___ Supplied text ___

I was unable to verify these figures. Code is below. 

In [1]:
import pandas as pd
pd.set_option('display.max_colwidth', -1)
from pandasql import sqldf
pysqldf = lambda q: sqldf(q, globals())

Using the data referenced in the article.

https://collegescorecard.ed.gov/data/
    
Links to:

https://data.ed.gov/dataset/college-scorecard-all-data-files-through-6-2020/resources

Downloaded "All College Scorecard Data Files"

Using Most-Recent-Cohorts-Field-of-Study (downloaded 1/5/2021)

In [2]:
df = pd.read_csv('data/FieldOfStudyData1516_1617_PP.csv')

In [3]:
len(df)

218901

Removing lines without data (PrivacySuppressed). I think this results from cohorts that are small enough that the results are personally identifiable. 

In [4]:
df_1yr = pysqldf("""

___

Tasks to perform
1 > From the College Scorecard analysis above, extract the passage from "I was unable" up to and including "in the article.".
2 > Decide whether each statement agrees with the College Scorecard analysis above. Answer yes or no, and quote the words from the analysis that settle it.
(a) The author was able to verify the figures.
(b) The Most-Recent-Cohorts-Field-of-Study data was downloaded on 1/5/2021.
(c) The author removes lines marked PrivacySuppressed.
3 > Proceed with the College Scorecard analysis above, starting at the point where it stops.

___ Excerpted data ___

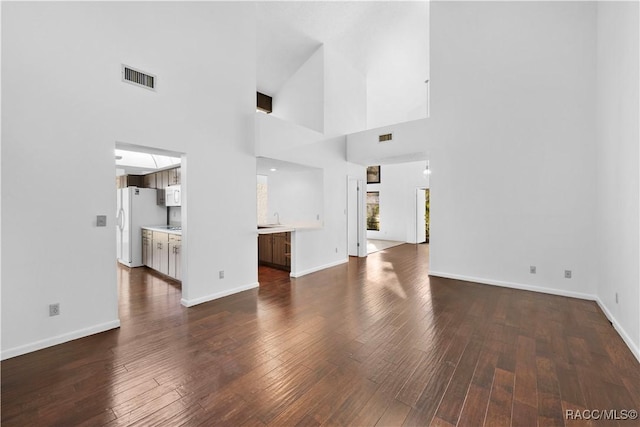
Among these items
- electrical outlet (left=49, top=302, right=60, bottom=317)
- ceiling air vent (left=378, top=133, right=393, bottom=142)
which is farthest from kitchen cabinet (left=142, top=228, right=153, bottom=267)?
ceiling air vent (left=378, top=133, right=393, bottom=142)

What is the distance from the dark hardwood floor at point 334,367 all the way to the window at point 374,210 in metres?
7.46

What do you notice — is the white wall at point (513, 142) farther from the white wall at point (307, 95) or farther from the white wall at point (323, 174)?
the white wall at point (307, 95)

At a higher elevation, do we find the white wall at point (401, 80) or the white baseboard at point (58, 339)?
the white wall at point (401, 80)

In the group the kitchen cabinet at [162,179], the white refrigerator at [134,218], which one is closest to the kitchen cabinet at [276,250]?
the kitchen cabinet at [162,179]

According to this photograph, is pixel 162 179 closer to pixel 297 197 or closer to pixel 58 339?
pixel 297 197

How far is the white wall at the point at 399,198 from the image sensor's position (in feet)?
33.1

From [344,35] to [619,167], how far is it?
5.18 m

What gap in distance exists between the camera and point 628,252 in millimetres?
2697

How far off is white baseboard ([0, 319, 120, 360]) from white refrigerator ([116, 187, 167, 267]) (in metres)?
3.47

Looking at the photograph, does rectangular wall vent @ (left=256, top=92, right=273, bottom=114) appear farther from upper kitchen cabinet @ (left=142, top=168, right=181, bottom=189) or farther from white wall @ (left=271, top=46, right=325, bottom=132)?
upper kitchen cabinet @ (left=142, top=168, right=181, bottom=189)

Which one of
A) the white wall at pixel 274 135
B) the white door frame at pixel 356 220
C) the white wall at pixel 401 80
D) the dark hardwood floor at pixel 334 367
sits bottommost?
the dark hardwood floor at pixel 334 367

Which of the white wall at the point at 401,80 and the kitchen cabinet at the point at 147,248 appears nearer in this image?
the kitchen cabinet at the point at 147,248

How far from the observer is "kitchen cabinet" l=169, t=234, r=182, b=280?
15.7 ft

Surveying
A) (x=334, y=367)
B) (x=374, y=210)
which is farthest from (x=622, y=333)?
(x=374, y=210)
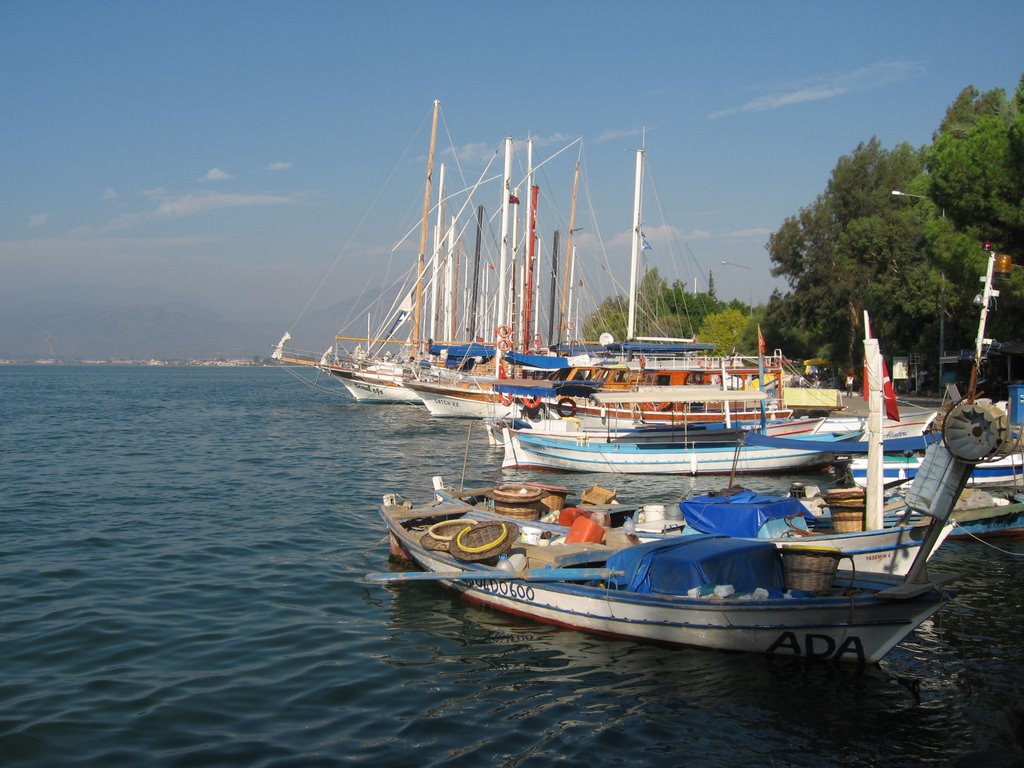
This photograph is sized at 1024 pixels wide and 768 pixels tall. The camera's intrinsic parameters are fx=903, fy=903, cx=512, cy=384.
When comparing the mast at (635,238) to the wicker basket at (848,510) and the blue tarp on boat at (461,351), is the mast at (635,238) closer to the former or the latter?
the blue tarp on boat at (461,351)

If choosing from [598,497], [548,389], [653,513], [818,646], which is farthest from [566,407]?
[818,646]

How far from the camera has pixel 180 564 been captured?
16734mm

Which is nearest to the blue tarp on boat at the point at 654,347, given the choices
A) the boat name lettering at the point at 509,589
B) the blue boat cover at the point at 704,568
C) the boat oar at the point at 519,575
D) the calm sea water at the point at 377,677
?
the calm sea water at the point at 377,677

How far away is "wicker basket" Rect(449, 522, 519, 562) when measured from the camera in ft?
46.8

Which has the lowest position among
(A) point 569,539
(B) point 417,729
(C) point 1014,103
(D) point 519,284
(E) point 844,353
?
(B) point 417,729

___
___ Excerpted data ___

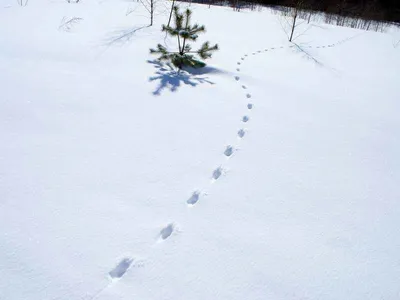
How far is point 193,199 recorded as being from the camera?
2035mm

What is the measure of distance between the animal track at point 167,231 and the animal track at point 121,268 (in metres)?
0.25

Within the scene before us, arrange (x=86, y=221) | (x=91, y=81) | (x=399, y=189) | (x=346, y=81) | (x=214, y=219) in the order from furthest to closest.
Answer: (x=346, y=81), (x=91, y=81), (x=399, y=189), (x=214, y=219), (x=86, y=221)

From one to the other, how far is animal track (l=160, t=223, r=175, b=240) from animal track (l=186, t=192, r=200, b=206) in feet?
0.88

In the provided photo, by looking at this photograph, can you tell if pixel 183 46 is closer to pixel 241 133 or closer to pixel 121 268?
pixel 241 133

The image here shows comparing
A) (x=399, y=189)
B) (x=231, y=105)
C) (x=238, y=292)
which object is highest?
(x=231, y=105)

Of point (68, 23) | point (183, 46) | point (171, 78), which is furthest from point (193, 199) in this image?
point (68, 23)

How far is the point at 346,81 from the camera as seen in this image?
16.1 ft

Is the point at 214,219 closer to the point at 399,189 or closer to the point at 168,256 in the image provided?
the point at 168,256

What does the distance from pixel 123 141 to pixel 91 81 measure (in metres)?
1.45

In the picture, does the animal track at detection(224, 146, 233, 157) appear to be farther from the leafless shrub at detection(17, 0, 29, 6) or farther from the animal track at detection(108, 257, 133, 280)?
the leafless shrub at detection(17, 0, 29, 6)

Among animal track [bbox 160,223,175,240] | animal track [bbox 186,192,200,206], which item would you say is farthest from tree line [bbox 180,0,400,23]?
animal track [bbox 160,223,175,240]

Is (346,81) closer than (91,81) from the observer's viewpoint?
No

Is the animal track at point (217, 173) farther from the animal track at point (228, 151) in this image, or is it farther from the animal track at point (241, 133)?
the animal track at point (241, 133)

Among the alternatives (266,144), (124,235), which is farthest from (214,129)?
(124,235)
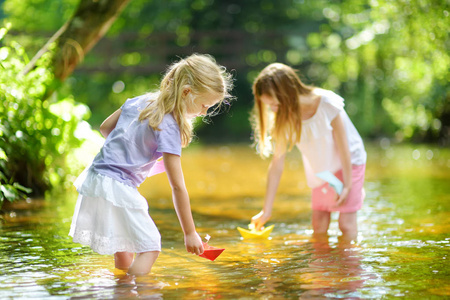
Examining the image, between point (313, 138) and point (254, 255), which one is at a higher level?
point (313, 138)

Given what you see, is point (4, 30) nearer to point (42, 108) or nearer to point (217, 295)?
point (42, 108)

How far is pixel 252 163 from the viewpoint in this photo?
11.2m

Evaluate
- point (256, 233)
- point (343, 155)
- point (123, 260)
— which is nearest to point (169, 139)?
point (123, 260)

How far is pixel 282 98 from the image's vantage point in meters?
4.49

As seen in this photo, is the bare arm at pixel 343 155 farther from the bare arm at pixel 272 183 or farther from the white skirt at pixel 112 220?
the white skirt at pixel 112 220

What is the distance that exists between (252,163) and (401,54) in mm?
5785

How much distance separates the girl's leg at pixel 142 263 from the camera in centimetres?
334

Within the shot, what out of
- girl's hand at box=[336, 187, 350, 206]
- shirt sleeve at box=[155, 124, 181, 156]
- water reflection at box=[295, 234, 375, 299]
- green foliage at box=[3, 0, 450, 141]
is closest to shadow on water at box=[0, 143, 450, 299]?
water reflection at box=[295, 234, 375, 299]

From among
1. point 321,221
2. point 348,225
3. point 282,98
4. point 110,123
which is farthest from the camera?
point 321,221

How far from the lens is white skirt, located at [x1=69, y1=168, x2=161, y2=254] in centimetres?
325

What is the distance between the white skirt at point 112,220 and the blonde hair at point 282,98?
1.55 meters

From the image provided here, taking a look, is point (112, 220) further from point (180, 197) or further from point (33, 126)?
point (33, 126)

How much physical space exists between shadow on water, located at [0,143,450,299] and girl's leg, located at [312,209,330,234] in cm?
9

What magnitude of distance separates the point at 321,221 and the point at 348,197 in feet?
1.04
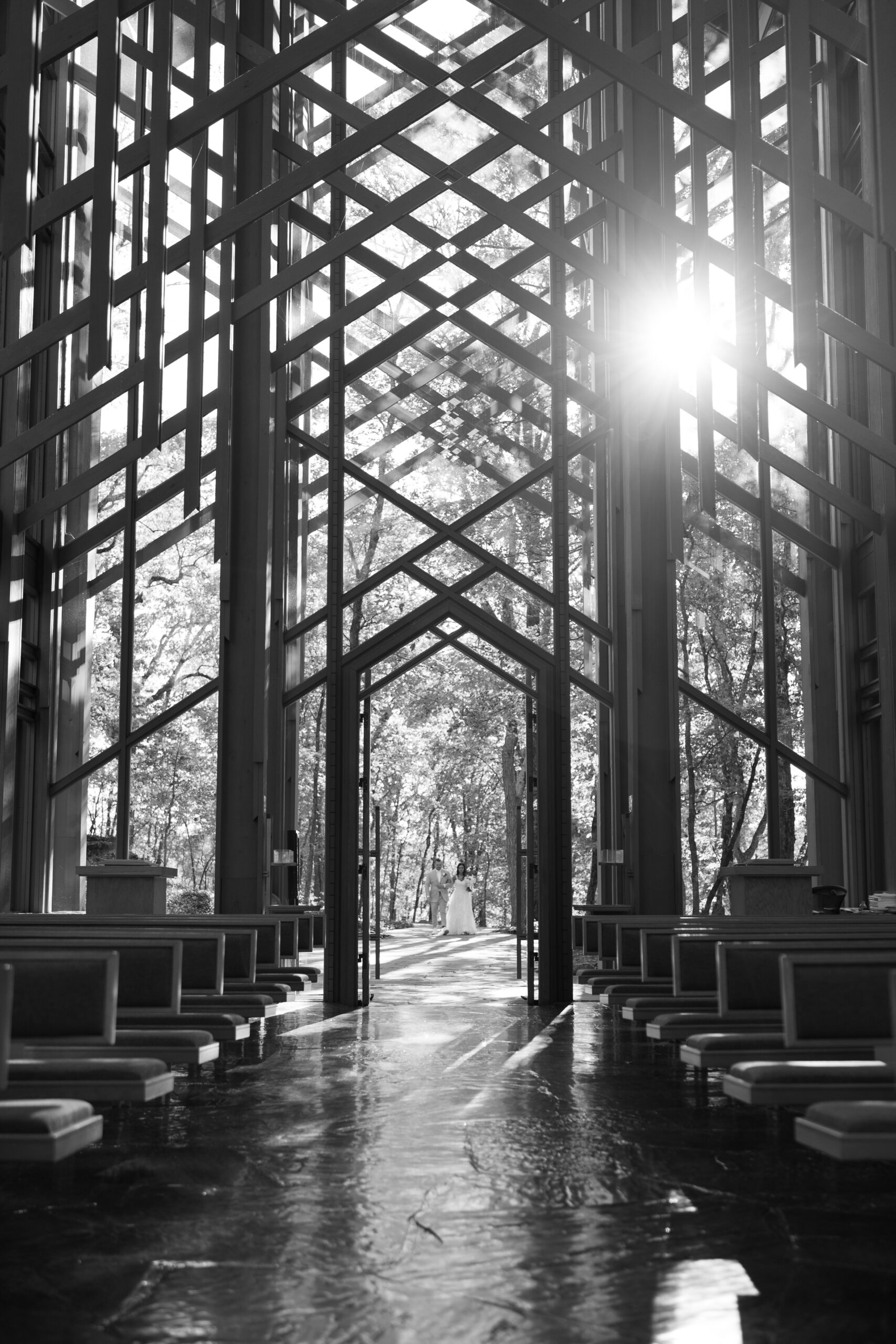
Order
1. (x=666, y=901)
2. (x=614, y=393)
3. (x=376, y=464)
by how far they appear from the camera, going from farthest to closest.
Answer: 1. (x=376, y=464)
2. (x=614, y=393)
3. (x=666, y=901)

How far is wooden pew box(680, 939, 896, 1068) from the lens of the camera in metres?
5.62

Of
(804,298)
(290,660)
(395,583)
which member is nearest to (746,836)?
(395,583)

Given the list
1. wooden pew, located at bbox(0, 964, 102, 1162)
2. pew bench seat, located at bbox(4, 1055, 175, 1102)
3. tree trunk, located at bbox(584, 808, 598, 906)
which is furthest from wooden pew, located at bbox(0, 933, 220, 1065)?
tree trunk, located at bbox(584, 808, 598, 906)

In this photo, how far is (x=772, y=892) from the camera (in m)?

___
___ Excerpted data ___

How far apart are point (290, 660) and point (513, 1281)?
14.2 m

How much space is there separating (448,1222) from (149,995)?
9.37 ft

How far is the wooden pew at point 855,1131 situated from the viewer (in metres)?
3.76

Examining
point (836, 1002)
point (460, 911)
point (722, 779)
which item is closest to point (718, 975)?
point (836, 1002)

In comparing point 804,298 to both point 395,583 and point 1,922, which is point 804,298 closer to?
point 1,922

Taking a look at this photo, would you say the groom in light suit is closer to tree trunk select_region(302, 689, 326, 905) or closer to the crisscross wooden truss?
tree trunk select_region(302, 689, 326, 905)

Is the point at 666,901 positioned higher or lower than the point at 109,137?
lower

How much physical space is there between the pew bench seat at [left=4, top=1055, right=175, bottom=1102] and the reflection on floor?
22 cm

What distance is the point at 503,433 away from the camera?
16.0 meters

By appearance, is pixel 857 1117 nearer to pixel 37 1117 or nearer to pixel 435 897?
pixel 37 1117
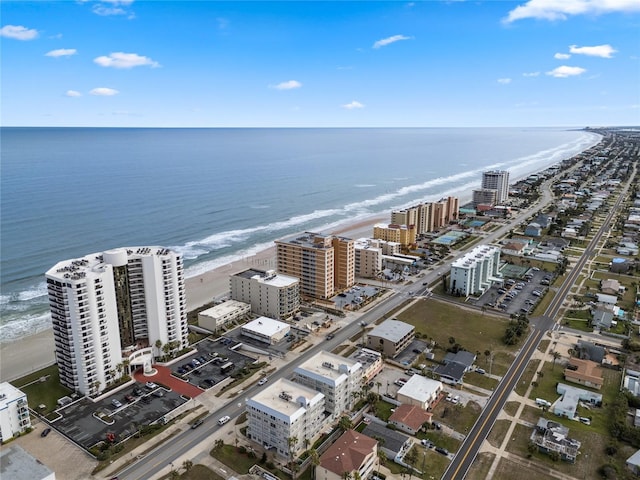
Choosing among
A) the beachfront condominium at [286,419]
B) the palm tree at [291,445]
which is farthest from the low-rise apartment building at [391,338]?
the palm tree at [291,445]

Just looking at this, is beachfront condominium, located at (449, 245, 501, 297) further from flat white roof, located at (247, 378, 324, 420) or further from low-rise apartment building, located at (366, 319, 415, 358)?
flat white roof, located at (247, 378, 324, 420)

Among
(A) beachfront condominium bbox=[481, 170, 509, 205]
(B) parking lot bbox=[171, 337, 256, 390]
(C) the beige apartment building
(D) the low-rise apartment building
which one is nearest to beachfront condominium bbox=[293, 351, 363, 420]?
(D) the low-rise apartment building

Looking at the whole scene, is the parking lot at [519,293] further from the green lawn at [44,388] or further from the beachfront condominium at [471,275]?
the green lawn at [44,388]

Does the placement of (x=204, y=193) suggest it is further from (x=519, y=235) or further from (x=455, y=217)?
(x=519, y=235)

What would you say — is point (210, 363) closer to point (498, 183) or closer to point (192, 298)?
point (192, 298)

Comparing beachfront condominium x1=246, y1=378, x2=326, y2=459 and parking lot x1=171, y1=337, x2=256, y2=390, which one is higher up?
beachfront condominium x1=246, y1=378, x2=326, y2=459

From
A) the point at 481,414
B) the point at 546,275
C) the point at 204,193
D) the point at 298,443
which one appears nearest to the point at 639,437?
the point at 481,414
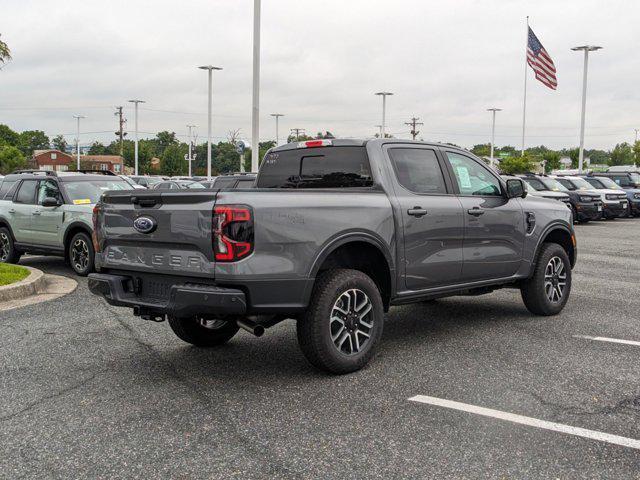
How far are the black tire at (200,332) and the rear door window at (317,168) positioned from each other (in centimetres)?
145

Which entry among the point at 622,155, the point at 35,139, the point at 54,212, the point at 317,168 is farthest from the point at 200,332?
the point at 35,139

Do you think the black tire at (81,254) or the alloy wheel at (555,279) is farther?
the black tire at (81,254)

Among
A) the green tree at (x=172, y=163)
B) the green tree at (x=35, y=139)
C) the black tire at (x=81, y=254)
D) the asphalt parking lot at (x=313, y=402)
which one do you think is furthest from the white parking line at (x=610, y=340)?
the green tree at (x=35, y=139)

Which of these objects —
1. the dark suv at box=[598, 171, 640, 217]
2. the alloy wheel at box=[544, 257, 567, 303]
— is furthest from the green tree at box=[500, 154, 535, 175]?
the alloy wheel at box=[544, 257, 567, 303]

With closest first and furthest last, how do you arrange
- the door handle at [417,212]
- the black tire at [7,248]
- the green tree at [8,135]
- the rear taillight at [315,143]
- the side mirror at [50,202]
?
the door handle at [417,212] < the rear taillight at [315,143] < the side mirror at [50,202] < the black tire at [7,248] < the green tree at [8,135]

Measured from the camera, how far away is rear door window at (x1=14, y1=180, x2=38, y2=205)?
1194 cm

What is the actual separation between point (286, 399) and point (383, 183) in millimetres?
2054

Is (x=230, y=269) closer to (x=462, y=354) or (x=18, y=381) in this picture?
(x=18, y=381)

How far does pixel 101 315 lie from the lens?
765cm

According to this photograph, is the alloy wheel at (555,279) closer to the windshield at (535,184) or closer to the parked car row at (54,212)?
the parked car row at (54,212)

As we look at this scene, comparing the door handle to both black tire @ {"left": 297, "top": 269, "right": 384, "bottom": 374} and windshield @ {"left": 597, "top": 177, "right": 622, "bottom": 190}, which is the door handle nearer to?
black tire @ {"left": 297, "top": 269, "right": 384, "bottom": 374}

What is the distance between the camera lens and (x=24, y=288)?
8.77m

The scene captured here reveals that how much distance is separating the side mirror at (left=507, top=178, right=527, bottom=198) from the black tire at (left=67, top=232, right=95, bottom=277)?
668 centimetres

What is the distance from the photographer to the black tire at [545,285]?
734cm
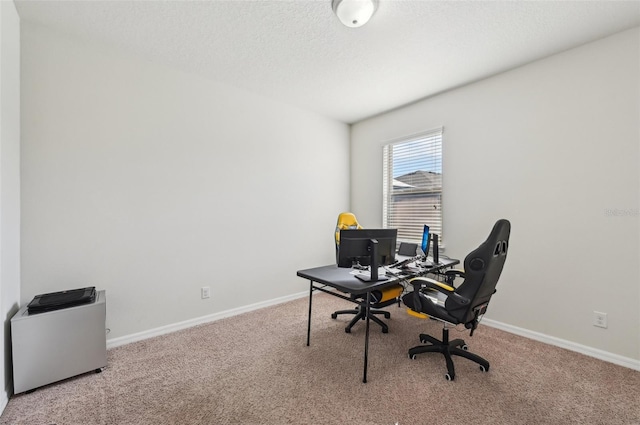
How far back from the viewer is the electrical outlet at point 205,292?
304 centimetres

___

Answer list
1 >
I was unable to verify these figures. Code is below. 

In [1]:
import pandas as pd
pd.set_option('display.max_colwidth', -1)
from pandasql import sqldf
pysqldf = lambda q: sqldf(q, globals())

Using the data referenced in the article.

2 >
(a) No: "I was unable to verify these figures."
(b) Yes: "Using Most-Recent-Cohorts-Field-of-Study (downloaded 1/5/2021)"
(c) Yes: "Removing lines without data (PrivacySuppressed)."

3 >
SELECT 
    INSTNM, 
    CIPCODE,
    CIPDESC, 
    CREDLEV, 
    CREDDESC, 
    EARN_COUNT_WNE_HI_1YR * 1 AS EARN_COUNT_WNE_HI_1YR, 
    EARN_MDN_HI_1YR * 1.0 AS EARN_MDN_HI_1YR
FROM 
    df
WHERE
    EARN_MDN_HI_1YR <> 'PrivacySuppressed'
ORDER BY EARN_MDN_HI_1YR
""")

In [5]:
pysqldf("SELECT DISTINCT CREDLEV, CREDDESC FROM df_1yr ORDER BY CREDLEV")

Unnamed: 0,CREDLEV,CREDDESC
0,1,Undergraduate Certificate or Diploma
1,2,Associate's Degree
2,3,Bachelors Degree
3,4,Post-baccalaureate Certificate
4,5,Master's Degree
5,6,Doctoral Degree
6,7,First Professional Degree
7,8,Graduate/Professional Certificate


First, validate a single easy datapoint.

Graduates who earn an associate’s degree from
Pierpont Community and Technical College in West Virginia to become an electrical and
power transmission installer can expect to make \\$6,700 per month (\\$80,400 per year) in
their first year after graduation.

Ever so slightly off, I get \\$80,100

In [6]:
pysqldf("""
SELECT 
    * 
FROM 
    df_1yr 
WHERE 
    INSTNM = 'Pierpont Community and Technical College'
AND 
    CIPDESC = 'Electrical and Power Transmission Installers.'
""")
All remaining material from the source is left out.